Trino #

This documentation is a guide for using Paimon in Trino.

Version #

Paimon currently supports Trino 420 and above.

Filesystem #

From version 0.8, paimon share trino filesystem for all actions, which means, you should config trino filesystem before using trino-paimon. You can find information about how to config filesystems for trino on trino official website.

Preparing Paimon Jar File #

Download from master: https://paimon.apache.org/docs/master/project/download/

You can also manually build a bundled jar from the source code. However, there are a few preliminary steps that need to be taken before compiling:

To build from the source code, clone the git repository.
Install JDK17 locally, and configure JDK17 as a global environment variable;

Then,you can build bundled jar with the following command:

mvn clean install -DskipTests

You can find Trino connector jar in ./paimon-trino-<trino-version>/target/paimon-trino-<trino-version>-0.8.2-plugin.tar.gz.

We use hadoop-apache as a dependency for Hadoop, and the default Hadoop dependency typically supports both Hadoop 2 and Hadoop 3. If you encounter an unsupported scenario, you can specify the corresponding Apache Hadoop version.

For example, if you want to use Hadoop 3.3.5-1, you can use the following command to build the jar:

mvn clean install -DskipTests -Dhadoop.apache.version=3.3.5-1

Tmp Dir #

Paimon will unzip some jars to the tmp directory for codegen. By default, Trino will use '/tmp' as the temporary directory, but '/tmp' may be periodically deleted.

You can configure this environment variable when Trino starts:

-Djava.io.tmpdir=/path/to/other/tmpdir

Let Paimon use a secure temporary directory.

Configure Paimon Catalog #

Install Paimon Connector #

tar -zxf paimon-trino-<trino-version>-0.8.2-plugin.tar.gz -C ${TRINO_HOME}/plugin

the variable trino-version is module name, must be one of 420, 427.

NOTE: For JDK 17, when Deploying Trino, should add jvm options: --add-opens=java.base/sun.nio.ch=ALL-UNNAMED --add-opens=java.base/java.nio=ALL-UNNAMED

Configure #

Catalogs are registered by creating a catalog properties file in the etc/catalog directory. For example, create etc/catalog/paimon.properties with the following contents to mount the paimon connector as the paimon catalog:

connector.name=paimon
warehouse=file:/tmp/warehouse

If you are using HDFS, choose one of the following ways to configure your HDFS:

set environment variable HADOOP_HOME.
set environment variable HADOOP_CONF_DIR.
configure hadoop-conf-dir in the properties.

If you are using a hadoop filesystem, you can still use trino-hdfs and trino-hive to config it. For example, if you use oss as a storage, you can write in paimon.properties according to Trino Reference:

hive.config.resources=/path/to/core-site.xml

Then, config core-site.xml according to Jindo Reference

Kerberos #

You can configure kerberos keytab file when using KERBEROS authentication in the properties.

==============================

> _ACTIONS TO TAKE_:
A: Translate this sentence from the Paimon and Trino guide into Spanish: "Paimon currently supports Trino 420 and above."
B: In the Paimon and Trino guide, shorten the paragraph beginning "Paimon will unzip some jars" and keep its main facts.

==============================

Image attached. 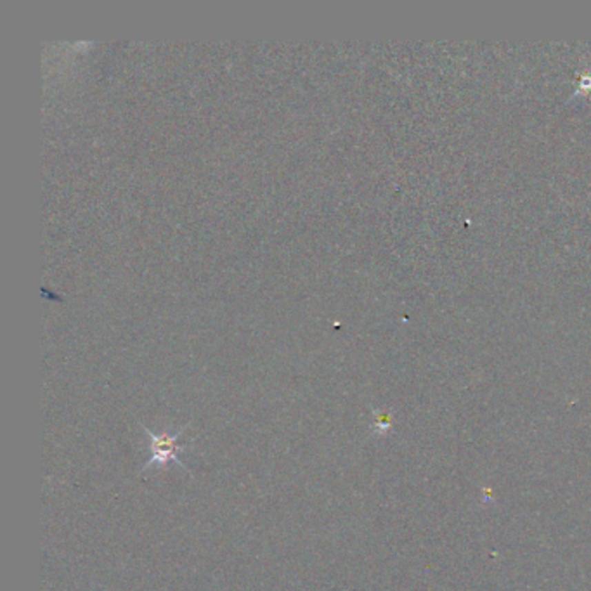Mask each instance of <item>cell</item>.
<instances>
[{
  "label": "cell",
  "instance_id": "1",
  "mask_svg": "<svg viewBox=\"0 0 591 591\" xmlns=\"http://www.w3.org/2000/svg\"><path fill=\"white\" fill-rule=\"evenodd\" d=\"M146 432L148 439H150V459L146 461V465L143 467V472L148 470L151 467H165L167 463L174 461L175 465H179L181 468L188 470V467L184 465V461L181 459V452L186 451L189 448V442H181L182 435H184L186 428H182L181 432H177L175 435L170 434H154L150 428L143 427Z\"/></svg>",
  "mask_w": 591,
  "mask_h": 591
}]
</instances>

==============================

> _FINAL ANSWERS_:
A: Actualmente, Paimon es compatible con Trino 420 y versiones posteriores.

B: Paimon extracts some jars into the temporary directory for codegen. Trino uses '/tmp' by default, and that directory may be deleted periodically.